Manual testing is simply too slow and impossible to scale as developers rapidly build new tools. Best practice requires an automated approach – using APIs to integrate stress tests directly into CI/CD pipelines to continuously screen for vulnerabilities prior to every production release. Teams need to automatically simulate thousands of adversarial scenarios, such as complex skeleton key and crescendo attacks that trick LLMs into bypassing safety guardrails. This is the only way to identify vulnerabilities early on – before they are exploited in production environments.
AI red-teaming the underlying models also works hand in hand with incident response. If organizations are struggling to understand why an agent went rogue, the answer often lies in understanding how its underlying model was tricked into a failure – prompt injections, harmful instructions, privilege misuse, scope drift, or bypassing safety protocols to leak proprietary data from an edge deployment.

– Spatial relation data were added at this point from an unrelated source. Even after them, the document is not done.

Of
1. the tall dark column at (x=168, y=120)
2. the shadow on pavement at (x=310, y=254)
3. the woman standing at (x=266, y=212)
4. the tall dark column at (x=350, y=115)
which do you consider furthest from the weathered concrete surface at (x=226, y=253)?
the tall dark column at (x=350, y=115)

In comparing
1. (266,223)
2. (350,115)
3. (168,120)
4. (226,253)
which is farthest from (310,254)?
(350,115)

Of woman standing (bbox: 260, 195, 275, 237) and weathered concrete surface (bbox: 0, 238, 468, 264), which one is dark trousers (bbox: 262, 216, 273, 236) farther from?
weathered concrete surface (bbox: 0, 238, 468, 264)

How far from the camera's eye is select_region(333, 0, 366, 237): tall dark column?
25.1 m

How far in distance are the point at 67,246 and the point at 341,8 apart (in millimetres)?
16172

Security teams should be proactively testing these model vulnerabilities regularly, because while we haven’t lived through these things at scale yet, they’re coming.
From Awareness to Action
Autonomous AI agents are already changing the way systems are operated and attacks are carried out. The most resilient companies will be those that don’t wait for complete clarity but act now: with transparency regarding agents, an adapted IR model, and continuous AI red teaming. These capabilities are no longer an investment in the future – they form the security foundation for the operational deployment of AI within the enterprise.